QUOTED PASSAGE -
A Coup that Does Not Look Like a Coup

There are many unknowns about the July 15th coup d’état attempt in Turkey. Putschists, instead of taking down the leadership or shutting down communication, ineffectually closed off some roads, attacked government buildings including the Parliament, and killed many innocent civilians without clear operational objectives. The level of confusion and disorder among soldiers was mind boggling. It is hard to believe that these putschists were part of the “one of the most powerful NATO armies.” The sloppiness of this military operation raises a lot of questions; who gave the orders? What was the network diagram of this operation? Did they have a plan B? What was going to happen if the coup was successful? Who are the political collaborators? Even after two weeks, none of this is evident.

GOAL - Pick up the essay on the July 15th coup attempt in Turkey after its final sentence and continue it in the same voice.

(Saved data entries)
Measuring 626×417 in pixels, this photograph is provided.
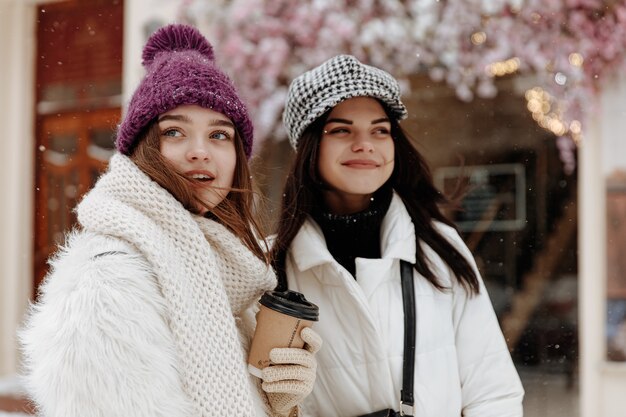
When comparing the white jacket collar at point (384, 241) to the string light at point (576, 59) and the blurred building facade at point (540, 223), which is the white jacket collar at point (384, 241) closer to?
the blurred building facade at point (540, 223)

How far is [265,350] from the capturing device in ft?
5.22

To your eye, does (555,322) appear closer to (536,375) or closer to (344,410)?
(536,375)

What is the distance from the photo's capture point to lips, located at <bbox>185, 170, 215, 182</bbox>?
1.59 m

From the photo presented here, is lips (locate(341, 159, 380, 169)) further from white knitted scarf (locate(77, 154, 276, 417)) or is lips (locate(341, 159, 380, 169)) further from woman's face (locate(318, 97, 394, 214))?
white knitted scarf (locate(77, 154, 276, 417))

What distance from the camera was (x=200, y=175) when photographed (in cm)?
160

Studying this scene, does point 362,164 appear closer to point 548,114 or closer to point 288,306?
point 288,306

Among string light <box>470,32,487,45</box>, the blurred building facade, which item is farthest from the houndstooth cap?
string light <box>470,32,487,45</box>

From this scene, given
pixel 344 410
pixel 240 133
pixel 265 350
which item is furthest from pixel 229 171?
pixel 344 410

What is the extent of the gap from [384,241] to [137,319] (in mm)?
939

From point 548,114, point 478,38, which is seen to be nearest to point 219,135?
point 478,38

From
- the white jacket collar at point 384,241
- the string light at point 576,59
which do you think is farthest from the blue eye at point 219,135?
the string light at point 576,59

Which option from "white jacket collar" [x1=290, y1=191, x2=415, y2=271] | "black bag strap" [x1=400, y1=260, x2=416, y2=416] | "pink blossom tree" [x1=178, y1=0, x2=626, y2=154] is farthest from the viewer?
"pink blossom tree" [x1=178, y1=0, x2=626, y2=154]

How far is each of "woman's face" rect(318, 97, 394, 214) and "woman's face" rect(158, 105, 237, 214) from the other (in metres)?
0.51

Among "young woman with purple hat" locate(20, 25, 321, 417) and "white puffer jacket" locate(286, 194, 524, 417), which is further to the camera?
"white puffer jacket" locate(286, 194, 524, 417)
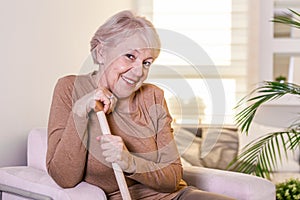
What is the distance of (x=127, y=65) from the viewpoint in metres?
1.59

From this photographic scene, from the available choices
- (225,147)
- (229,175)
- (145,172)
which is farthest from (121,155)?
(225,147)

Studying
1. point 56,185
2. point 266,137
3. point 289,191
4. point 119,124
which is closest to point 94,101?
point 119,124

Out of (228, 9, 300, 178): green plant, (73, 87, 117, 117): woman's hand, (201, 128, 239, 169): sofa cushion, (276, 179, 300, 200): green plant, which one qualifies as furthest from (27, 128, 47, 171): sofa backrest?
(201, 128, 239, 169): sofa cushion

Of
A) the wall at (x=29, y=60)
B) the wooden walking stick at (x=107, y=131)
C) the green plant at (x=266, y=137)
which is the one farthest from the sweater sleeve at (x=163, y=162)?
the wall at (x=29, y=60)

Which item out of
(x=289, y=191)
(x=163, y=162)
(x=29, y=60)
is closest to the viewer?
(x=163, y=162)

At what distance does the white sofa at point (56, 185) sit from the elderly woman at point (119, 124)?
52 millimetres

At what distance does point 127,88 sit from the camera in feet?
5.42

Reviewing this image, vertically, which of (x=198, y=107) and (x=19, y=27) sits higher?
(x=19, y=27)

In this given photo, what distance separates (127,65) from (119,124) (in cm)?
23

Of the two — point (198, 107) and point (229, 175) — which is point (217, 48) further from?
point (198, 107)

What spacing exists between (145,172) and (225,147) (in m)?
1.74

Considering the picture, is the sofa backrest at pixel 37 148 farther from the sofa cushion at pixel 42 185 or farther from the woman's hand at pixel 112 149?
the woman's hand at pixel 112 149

--

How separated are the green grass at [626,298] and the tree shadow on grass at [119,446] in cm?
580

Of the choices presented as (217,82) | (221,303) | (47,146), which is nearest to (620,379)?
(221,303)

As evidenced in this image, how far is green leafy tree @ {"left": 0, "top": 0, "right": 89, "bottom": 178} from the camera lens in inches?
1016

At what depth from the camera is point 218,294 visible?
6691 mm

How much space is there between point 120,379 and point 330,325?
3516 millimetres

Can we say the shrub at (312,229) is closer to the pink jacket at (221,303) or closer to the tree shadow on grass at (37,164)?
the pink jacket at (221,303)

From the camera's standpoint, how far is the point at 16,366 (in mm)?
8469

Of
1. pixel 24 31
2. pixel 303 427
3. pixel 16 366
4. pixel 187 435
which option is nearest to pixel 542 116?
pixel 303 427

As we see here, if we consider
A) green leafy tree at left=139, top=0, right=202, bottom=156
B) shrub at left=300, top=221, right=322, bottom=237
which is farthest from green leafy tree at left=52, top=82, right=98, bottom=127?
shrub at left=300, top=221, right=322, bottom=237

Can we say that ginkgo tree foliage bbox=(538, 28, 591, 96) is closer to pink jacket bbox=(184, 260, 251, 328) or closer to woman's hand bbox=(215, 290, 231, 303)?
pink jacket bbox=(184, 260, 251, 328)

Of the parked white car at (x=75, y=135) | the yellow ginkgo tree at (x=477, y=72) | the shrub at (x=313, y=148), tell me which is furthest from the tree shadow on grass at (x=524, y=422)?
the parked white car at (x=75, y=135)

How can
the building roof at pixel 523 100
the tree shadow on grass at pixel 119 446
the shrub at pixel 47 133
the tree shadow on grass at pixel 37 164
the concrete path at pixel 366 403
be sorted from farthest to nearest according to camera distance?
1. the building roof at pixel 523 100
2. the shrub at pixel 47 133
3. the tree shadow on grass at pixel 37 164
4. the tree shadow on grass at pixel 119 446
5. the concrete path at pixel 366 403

--

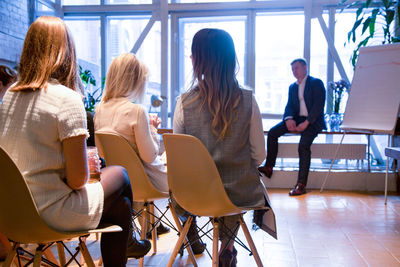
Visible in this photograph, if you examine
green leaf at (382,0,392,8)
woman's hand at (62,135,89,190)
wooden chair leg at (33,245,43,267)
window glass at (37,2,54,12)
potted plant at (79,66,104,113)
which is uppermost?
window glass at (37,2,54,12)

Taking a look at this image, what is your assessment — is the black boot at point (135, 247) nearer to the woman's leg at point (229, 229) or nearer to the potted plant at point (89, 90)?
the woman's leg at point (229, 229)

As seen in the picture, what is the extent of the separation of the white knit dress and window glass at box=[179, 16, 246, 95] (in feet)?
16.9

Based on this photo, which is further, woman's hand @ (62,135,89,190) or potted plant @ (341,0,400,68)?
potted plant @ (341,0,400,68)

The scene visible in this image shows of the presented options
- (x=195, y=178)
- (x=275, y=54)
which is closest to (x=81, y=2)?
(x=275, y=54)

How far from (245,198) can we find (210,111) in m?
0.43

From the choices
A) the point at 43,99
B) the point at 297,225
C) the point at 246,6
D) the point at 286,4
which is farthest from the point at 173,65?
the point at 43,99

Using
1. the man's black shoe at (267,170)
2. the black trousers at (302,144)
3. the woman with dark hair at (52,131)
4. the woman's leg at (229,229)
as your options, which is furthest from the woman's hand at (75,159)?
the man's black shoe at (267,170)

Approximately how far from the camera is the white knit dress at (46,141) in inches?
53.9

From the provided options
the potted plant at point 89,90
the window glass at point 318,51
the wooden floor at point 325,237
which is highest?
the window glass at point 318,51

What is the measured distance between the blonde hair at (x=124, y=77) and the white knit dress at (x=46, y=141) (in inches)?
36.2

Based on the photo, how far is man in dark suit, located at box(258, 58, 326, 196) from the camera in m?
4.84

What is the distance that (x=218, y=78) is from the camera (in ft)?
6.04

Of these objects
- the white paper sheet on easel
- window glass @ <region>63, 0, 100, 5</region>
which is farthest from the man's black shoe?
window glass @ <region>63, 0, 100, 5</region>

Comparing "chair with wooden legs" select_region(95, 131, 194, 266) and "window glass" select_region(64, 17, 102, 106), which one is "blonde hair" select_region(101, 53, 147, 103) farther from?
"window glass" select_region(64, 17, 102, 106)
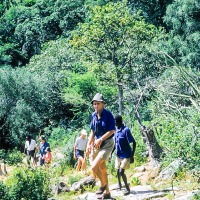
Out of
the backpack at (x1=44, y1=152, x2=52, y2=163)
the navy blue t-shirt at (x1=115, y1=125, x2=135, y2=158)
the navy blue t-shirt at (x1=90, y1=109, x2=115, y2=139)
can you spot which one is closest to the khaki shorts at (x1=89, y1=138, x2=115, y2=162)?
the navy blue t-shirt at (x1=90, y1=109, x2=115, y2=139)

ANSWER FOR THE TASK -
Since the events have been unfolding, numerous conspiracy theories have circulated. Some have argued that Erdogan himself orchestrated the coup to take full control of the state apparatus –creating de-facto conditions for his imagined presidential powers. Although the government moved quickly to declare a state of emergency, suspend constitutional rights and purge tens of thousands of state employees, I do not find any of these conspiracies plausible due to the scale of terror inflicted on civilians. Spectacularly disastrous as it was, the coup was a coup with numerous unexplained events and links. For instance, although the National Intelligence Agency (a.k.a MIT) received information about the coup attempt and informed the military’s chief of staff around 4:30pm on July 15th, both the MIT and the military leadership failed to inform the government and Erdogan about the coup attempt at that time. Remarkably, Erdogan learned that there was an “unusual military activity on the roads” only around 9:30pm from his brother-in-law — a retired teacher residing in Istanbul.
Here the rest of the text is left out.